15. PARAGON REPRESENTATIONS AND WARRANTIES; DISCLAIMERS; LIMITATIONS OF
LIABILITY
15.1 PRODUCT OPERATION.
15.1.1. WARRANTY. As used herein, the term "Nonconformity"
shall mean [*]. For a period of [*] commencing upon the Effective
Date (the "Warranty Period"), Paragon represents and warrants to Licensee
only that the Products as delivered to Licensee are or will be free from any
Nonconformities, and will operate substantially in conformance with the
Documentation when used in full compliance with the instructions in the
Documentation.
15.1.2. CORRECTION AND REMEDIES. Should any reproducible
Nonconformity be detected at any time during the Warranty Period, Paragon
shall, at its sole expense, either (i) correct such Nonconformity within a
reasonable time after Licensee gives detailed written notice of such
Nonconformity to Paragon, or (ii) provide a reasonable workaround. In the
event that Licensee discovers any apparent Nonconformity, Licensee shall
notify Paragon in writing, specifying the nature of the claimed Nonconformity
and the conditions in which it arises in sufficient detail for Paragon to
reproduce the Nonconformity. Licensee agrees to give Paragon reasonable
cooperation, and reasonable access to Licensee's data and/or computer system,
in connection with Paragon's reproduction of the Nonconformity and correction
thereof. If Paragon is unable to, or otherwise does not, correct the
Nonconformity or provide a workaround within a reasonable time, then Licensee
may, as its sole remedy and Paragon's sole liability, terminate this
Agreement in accordance with Sections 10.2 and 10.4 above [*].

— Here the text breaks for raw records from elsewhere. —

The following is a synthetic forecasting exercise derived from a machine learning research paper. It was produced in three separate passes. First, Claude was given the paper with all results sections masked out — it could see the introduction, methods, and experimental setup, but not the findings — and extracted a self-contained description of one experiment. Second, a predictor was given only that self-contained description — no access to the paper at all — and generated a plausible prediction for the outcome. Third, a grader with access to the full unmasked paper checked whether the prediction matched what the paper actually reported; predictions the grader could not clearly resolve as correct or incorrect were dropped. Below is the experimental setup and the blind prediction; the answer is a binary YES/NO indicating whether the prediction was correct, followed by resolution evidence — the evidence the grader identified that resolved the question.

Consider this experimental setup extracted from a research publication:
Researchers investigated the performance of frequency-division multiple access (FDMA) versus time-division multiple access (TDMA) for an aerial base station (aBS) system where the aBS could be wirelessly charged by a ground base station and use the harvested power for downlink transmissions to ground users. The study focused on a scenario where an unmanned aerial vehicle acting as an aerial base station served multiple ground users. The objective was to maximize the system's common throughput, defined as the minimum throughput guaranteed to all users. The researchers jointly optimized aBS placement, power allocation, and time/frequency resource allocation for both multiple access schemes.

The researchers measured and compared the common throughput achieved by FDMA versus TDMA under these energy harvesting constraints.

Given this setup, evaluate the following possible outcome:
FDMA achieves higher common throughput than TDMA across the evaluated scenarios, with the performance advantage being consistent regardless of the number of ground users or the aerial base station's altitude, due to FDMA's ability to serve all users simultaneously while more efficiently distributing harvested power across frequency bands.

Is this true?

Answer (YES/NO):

15.2. WARRANTY VOID. The representations and warranties set forth
in Section 15.1.1 above shall be void if Licensee makes any attempt to, or
does: (i) modify any Product; (ii) access the Software from unauthorized
workstations or computers; (iii) defeat any technical protection measures
embedded in the Software; or (iv) use any Product in any other unauthorized
manner.
15.4. DISCLAIMERS. EXCEPT FOR THE WARRANTIES SET FORTH IN
SECTION 15.1.1 ABOVE, PARAGON MAKES NO WARRANTIES, EXPRESS, IMPLIED OR
OTHERWISE, WITH RESPECT TO THE PRODUCTS OR ANY SERVICES, AND EXPRESSLY DISCLAIMS
ALL IMPLIED WARRANTIES, INCLUDING WITHOUT LIMITATION WARRANTIES OF
MERCHANTABILITY, FITNESS FOR A PARTICULAR PURPOSE AND NON-INFRINGEMENT. PARAGON
ALSO MAKES NO WARRANTIES REGARDING NON-INTERRUPTION OF USE OR FREEDOM FROM
BUGS. LICENSEE WILL NOT MAKE ANY WARRANTIES, EXPRESS OR IMPLIED ON BEHALF OF
PARAGON TO ANY THIRD PARTY RELATING TO THE PRODUCTS OR ANY SERVICES. FURTHERMORE
LICENSEE SHALL NOT HAVE THE RIGHT TO PASS THROUGH ANY WARRANTIES MADE HEREUNDER.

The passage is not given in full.